Not quite two years ago, SAP founder Hasso Plattner was asked why his company was developing an appliance for running an entire SAP instance in RAM. His response was surprising.
"The simple reality is that 15 seconds is the longest anyone will wait for an answer on an iPhone," Plattner said. And a moment later he added, "So the real key is not so much the speed of our technology, but rather how we apply the speed to business."
In my opinion, this one statement encapsulates a recent paradigm shift in IT toward speed, agility, and heroic levels of availability. A decade ago, if the e-mail server went down, it wasn't the end of the world as long as external customers weren't impacted. These days, your internal customers are as demanding as external ones, and they know your phone number. People demand 24/7 access to all their applications, and they're getting it from their personal and social apps. Why shouldn't you be able to provide the same?
In my experience, this translates into ever smaller maintenance windows. In the past, we might have had all weekend to get an application upgraded, or to troubleshoot a failed patch. That's just not the case anymore. In addition to shrinking time windows, more and more applications that aren't customer facing are being added to the increased maintenance demands.

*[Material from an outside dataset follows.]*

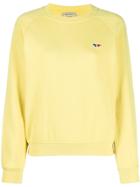 Maison Kitsuné Basic Crewneck Sweat - Yellow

What I want to know is how this shift is affecting your patching schedules, methodologies, and applications. How can we possibly be expected to keep applications patched and available in an environment like this? The number of applications is growing, the number of "servers" is growing, thanks to virtualization. With the ever-increasing emphasis on security, the sheer multitude of patches that are released every month now is mind-boggling. And to top it all off, the increasing number of regulatory audits means you have to apply even the most irrelevant patches IMMEDIATELY.

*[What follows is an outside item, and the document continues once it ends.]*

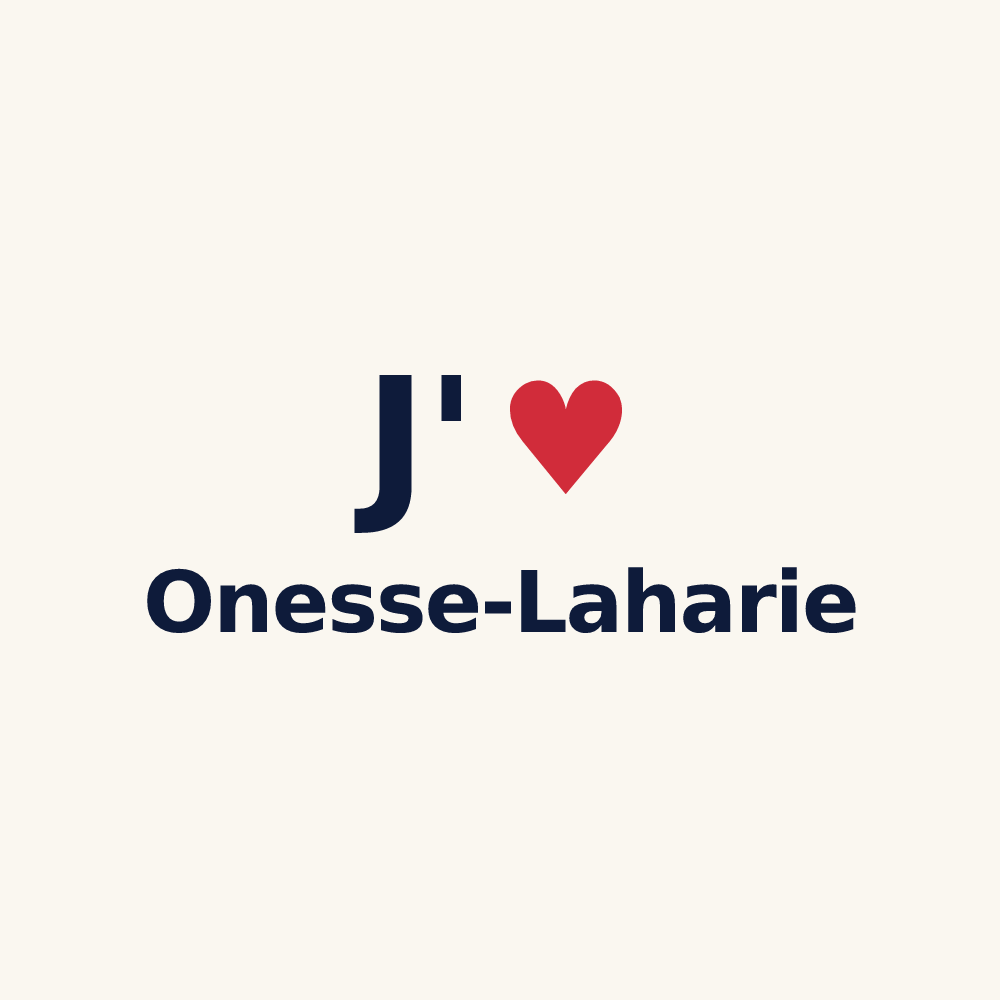 Tasse personnalisée Onesse-Laharie — design J'aime Onesse-Laharie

So how are IT people out there managing patching when the battle is so asymmetrical? How are you balancing the need for availability, with the need for constant patching? Also, in your most critical production environments, how are you managing to patch quickly in an automated fashion, while still providing for necessary post-patch testing and verification in a shrinking maintenance window?
I hope we can have some fruitful discussion over the next few weeks on these topics that will help us, and our fellow troops!